Task details: The part below that opens with the line containing "Casa em condomínio" and closes with the line containing "jewellery details double pearl earrings" should be copied exactly, minus any pictures.

Listed entries:
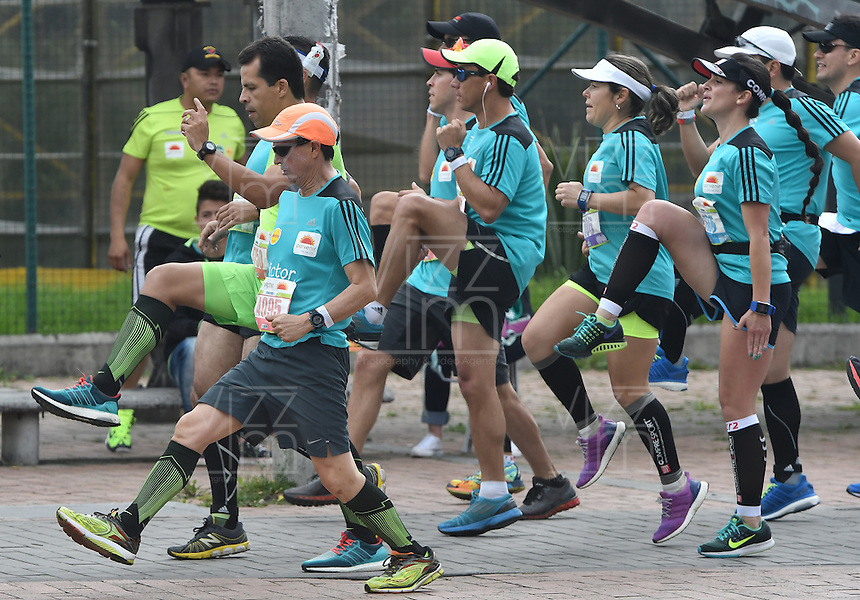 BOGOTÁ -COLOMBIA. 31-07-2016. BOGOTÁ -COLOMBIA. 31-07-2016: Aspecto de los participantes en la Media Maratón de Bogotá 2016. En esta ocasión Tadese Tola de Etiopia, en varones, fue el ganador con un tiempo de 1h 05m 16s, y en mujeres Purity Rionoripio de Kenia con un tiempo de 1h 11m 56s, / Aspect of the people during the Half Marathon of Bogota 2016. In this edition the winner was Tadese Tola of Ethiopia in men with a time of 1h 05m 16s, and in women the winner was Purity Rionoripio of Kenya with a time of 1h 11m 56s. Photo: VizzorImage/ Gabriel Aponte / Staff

...

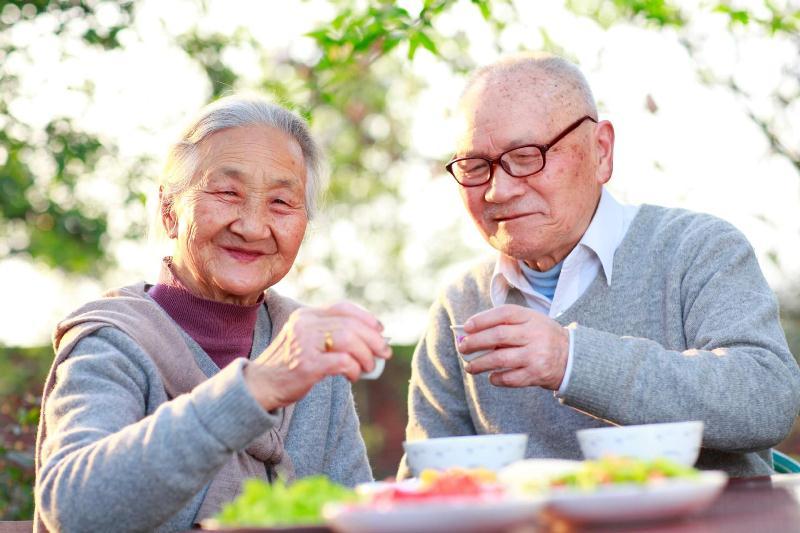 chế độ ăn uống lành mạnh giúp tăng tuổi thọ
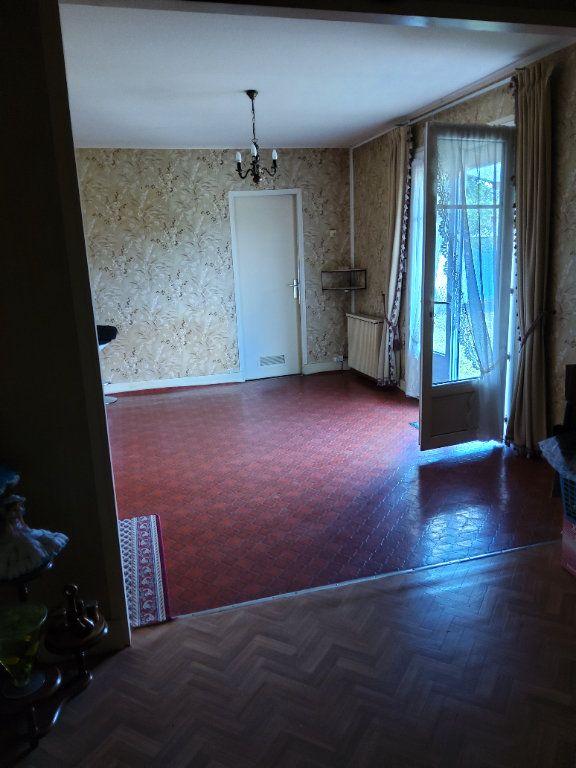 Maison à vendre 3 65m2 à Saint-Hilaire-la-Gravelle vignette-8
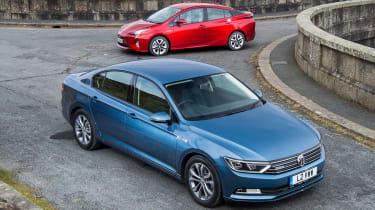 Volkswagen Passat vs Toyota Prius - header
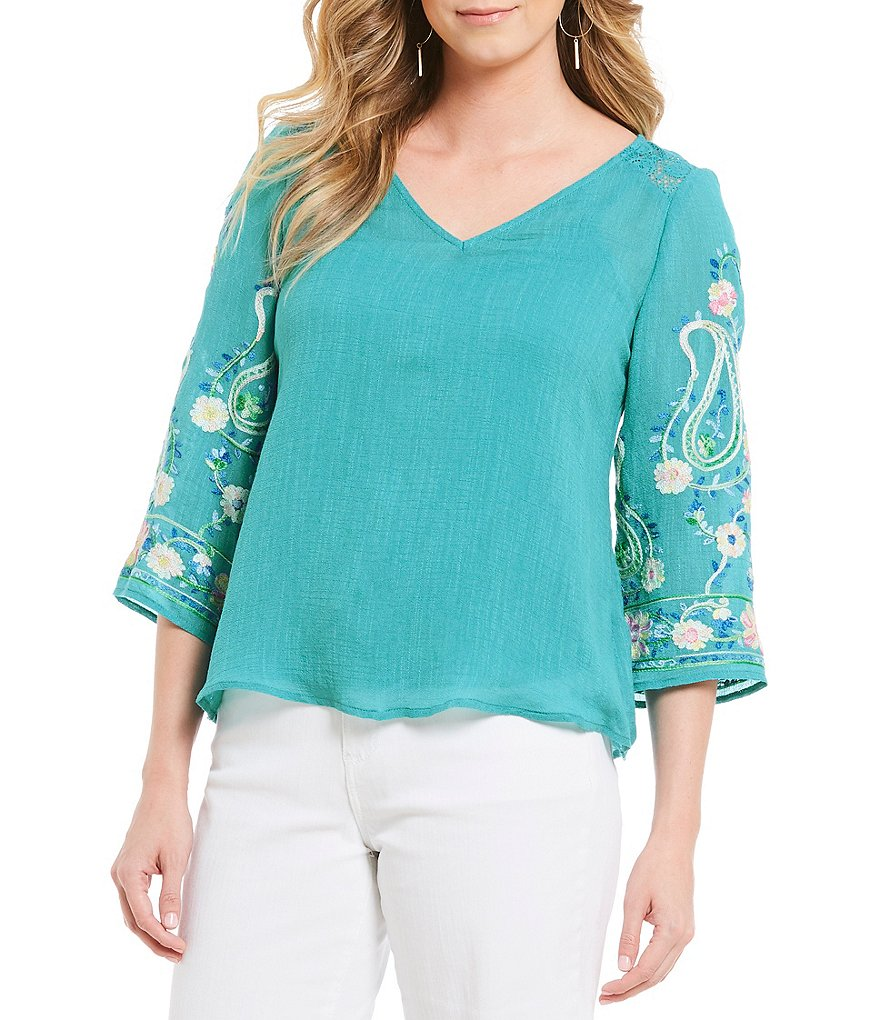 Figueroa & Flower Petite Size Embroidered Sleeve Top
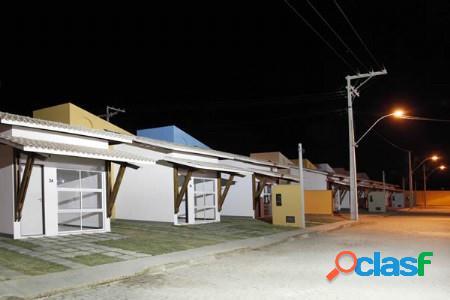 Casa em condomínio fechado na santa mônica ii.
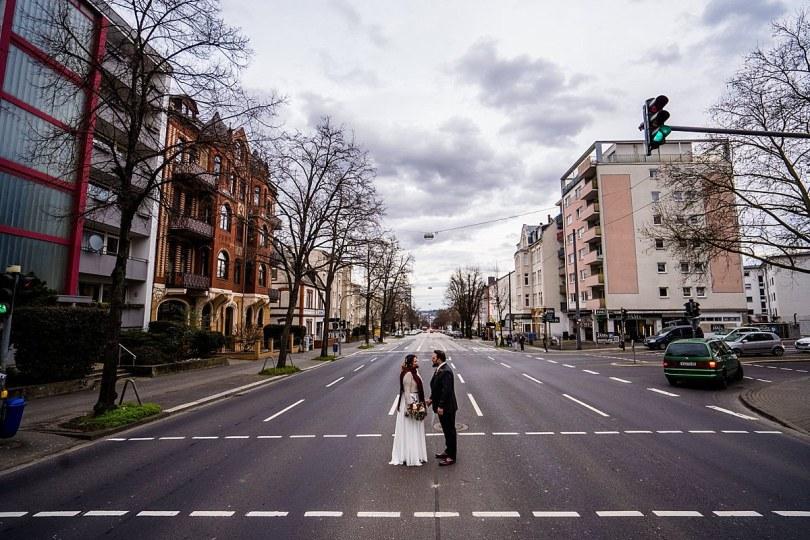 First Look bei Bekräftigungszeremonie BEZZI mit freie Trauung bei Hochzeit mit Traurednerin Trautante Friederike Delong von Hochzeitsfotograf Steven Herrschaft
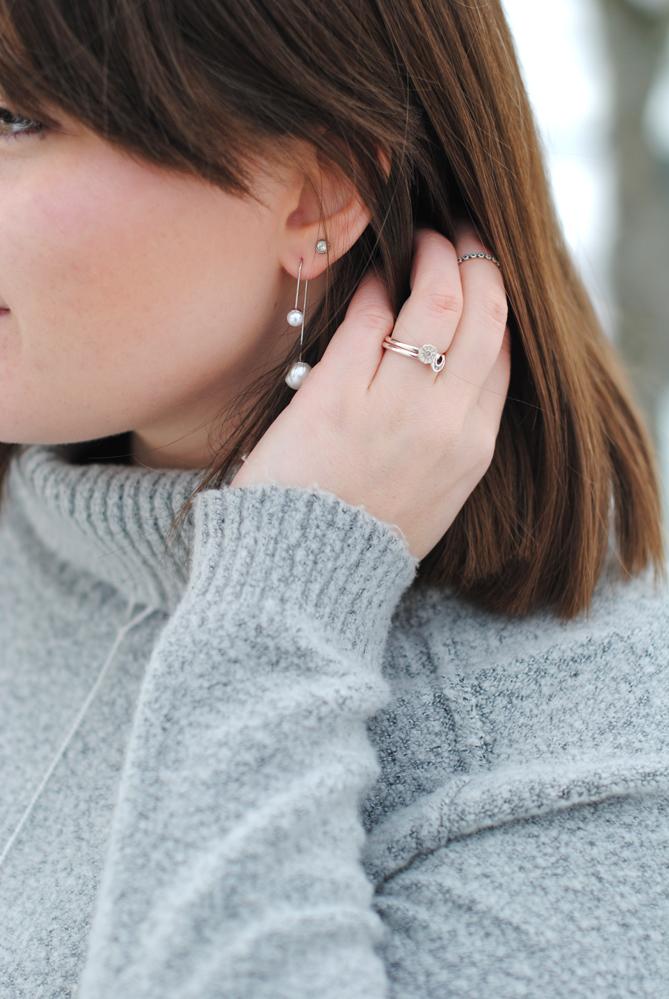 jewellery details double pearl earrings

--

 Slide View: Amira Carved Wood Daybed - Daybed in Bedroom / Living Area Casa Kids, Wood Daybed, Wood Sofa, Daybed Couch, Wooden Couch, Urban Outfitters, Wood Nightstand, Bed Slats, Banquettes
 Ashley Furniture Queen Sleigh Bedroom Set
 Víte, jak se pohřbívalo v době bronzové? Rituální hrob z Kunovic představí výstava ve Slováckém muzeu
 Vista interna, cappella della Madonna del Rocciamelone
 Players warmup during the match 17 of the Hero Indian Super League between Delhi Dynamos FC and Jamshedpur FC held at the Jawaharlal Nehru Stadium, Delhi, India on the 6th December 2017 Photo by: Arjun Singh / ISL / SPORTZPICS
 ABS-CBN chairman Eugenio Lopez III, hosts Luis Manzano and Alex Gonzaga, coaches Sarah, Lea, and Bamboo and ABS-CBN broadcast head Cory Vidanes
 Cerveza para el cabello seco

Exercise result:
 Casa em condomínio fechado na santa mônica ii.
 First Look bei Bekräftigungszeremonie BEZZI mit freie Trauung bei Hochzeit mit Traurednerin Trautante Friederike Delong von Hochzeitsfotograf Steven Herrschaft
 jewellery details double pearl earrings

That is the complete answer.